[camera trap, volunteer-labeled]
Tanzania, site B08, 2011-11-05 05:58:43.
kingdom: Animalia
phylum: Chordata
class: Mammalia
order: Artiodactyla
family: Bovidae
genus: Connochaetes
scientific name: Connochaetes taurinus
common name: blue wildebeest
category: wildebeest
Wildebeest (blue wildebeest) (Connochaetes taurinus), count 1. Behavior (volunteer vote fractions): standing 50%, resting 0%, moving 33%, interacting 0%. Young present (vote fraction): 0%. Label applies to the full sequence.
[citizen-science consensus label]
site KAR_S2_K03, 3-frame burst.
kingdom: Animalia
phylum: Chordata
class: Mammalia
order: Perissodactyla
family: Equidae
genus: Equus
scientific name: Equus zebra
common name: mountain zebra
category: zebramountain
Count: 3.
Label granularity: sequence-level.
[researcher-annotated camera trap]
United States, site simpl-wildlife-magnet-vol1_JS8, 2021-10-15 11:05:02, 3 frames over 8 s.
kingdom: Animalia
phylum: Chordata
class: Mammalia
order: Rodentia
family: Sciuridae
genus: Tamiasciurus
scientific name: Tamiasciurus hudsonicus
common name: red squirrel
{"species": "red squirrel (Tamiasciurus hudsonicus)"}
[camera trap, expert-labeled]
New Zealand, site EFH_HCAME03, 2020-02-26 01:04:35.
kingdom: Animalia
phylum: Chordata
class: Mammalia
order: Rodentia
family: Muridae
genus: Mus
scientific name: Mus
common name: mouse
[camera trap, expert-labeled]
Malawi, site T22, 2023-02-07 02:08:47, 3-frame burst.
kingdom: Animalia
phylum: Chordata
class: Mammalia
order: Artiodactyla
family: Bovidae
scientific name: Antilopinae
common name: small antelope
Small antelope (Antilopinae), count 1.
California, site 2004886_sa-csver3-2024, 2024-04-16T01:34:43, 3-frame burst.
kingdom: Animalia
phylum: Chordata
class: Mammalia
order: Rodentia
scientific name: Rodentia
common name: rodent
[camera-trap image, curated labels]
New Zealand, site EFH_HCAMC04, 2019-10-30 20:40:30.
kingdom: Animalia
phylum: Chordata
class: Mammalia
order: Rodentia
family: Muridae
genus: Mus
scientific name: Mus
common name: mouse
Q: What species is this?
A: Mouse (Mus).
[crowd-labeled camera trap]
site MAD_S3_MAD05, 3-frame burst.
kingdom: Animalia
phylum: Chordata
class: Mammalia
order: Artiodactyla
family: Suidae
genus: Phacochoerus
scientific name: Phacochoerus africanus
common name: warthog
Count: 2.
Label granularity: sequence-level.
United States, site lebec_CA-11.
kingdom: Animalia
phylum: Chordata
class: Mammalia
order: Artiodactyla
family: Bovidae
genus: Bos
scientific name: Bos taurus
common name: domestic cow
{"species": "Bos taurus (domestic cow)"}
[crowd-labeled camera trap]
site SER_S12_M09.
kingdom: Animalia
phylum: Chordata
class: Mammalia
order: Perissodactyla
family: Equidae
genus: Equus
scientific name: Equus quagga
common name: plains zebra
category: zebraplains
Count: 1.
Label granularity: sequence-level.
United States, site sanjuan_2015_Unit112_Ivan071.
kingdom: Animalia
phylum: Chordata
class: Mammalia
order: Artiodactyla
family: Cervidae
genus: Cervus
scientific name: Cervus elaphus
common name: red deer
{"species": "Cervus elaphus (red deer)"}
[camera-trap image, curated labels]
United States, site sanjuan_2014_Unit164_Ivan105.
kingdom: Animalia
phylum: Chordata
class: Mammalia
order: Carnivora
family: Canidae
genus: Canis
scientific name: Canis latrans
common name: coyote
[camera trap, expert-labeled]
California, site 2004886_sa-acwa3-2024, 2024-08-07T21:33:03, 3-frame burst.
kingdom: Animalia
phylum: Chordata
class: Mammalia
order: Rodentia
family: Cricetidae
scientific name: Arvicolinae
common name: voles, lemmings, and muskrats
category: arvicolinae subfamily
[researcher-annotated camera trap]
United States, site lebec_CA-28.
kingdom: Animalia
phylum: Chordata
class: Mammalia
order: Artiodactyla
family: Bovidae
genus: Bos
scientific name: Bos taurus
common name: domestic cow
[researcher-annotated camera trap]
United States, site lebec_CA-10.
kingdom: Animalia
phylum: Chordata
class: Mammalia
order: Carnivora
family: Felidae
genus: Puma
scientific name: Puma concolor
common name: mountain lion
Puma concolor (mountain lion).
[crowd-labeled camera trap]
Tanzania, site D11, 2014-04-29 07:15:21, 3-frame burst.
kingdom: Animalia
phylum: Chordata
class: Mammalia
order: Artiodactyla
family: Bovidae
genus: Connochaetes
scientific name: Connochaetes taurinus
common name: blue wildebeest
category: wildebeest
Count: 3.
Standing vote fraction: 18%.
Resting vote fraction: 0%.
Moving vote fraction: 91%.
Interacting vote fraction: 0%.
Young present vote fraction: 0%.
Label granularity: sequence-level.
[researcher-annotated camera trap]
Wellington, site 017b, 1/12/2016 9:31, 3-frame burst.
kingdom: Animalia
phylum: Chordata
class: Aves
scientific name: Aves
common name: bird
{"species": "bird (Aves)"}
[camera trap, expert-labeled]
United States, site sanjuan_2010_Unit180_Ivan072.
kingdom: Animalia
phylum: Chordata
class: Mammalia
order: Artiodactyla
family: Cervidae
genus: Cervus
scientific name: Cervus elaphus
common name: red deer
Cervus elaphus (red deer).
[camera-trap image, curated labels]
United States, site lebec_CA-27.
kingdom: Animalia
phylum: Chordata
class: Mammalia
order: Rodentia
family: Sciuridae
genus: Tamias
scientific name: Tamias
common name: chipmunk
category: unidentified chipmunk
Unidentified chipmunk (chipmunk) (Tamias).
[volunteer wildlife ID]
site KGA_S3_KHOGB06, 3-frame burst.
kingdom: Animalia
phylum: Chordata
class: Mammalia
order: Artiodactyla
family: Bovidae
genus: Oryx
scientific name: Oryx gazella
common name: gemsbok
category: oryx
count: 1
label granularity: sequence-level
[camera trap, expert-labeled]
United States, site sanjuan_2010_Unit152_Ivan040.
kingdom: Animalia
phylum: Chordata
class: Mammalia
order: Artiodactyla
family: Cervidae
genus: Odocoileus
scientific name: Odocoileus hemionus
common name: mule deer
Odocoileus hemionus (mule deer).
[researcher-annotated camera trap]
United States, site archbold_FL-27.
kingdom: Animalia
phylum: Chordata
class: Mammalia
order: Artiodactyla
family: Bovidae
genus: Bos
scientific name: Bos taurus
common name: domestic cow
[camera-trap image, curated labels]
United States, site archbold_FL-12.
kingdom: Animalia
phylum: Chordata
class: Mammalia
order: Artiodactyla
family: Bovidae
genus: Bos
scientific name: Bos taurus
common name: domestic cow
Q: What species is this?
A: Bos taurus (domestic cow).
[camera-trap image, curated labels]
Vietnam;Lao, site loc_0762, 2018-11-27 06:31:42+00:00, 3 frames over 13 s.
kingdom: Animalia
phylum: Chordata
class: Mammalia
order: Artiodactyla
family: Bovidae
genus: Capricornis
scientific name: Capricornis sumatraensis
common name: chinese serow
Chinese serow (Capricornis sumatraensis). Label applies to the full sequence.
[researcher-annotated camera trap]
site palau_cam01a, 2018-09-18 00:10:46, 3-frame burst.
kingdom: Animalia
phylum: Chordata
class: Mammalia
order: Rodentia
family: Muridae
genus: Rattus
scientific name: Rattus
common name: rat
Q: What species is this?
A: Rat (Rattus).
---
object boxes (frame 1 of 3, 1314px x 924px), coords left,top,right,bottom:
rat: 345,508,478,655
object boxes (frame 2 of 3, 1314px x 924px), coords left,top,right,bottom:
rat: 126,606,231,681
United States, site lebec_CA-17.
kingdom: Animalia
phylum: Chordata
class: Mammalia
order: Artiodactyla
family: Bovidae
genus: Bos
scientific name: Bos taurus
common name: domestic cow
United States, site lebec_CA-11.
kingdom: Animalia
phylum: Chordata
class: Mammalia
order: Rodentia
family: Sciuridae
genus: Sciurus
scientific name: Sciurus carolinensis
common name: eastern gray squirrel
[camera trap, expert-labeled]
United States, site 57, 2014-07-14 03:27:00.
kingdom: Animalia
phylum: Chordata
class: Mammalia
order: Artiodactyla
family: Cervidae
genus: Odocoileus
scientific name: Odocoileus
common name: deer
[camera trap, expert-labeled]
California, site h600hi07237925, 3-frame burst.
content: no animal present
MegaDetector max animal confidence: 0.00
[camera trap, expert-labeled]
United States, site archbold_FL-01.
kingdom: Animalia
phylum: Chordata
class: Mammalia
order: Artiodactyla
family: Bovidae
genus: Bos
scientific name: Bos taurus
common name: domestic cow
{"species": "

━━━━━━━━━━━━━━━━━━━━

• [Task details]:
Reproduce each line of the entries above from the one containing "United States, site archbold_FL-01." through the last, exactly, and no other line.

• [Result]:
United States, site archbold_FL-01.
kingdom: Animalia
phylum: Chordata
class: Mammalia
order: Artiodactyla
family: Bovidae
genus: Bos
scientific name: Bos taurus
common name: domestic cow
{"species": "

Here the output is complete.